Kaspersky Lab presents a new analytical article from Yury Namestnikov, antivirus analyst at Kaspersky Lab. The article entitled “botnet economics” discusses the various applications of zombie networks and explains how Cybercriminals use them as a money machine. The full version of the article is available at www.viruslist.com while a summary can be found at www.kaspersky.co.uk/threats.
A botnet is a network that consists of computers infected by malicious software, which allows Cybercriminals to control the infected machines remotely without the users’ knowledge. Botnet owners’ sources of income include DDoS attacks, theft of confidential information, spam, phishing, search engine spam, click fraud and distribution of malware and adware.

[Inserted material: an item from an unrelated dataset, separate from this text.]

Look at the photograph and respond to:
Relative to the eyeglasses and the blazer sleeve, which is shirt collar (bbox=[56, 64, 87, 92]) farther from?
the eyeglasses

A botnet is an ideal tool for carrying out a DDoS attack. Such attacks can be used as an instrument of unfair competition or be manifestations of cyberterrorism. Confidential information kept on users’ computers can also be targeted by botnet owners. The most valuable data includes credit card numbers, financial information and passwords to various services.
New phishing sites are now mass-produced by Cybercriminals, with botnets used to protect sites from closure. The income from phishing is comparable to that from the theft of confidential data using malicious programs and adds up to millions of dollars per year. About 80% of all spam is sent via zombie networks. In the past year, spammers made about $780 million.
Resources provided by zombie networks can also be used to distribute adware and malicious programs. Online advertising agencies that use the PPC (Pay-Per-Click) scheme pay for unique clicks on advertisements. Botnet owners can make significant amounts of money by cheating on such companies. About 17% of all advertising link clicks in 2008 were fake, of which a third was generated by botnets.
Today, the most effective method of combating botnets is to join the forces of antivirus experts, ISPs and law enforcement agencies. Such cooperation has already resulted in the closure of three companies: EstDomains, Atrivo and McColo, whose servers hosted command and control centers for major spam botnets.
According to the author, only law enforcement agencies can stop the command and control centers and catch Cybercriminals. On the other hand, it is obvious that without help from users, combating botnets cannot be effective, since it is home computers that make up the lion’s share of all bots. It is important for users to stick to simple IT security rules.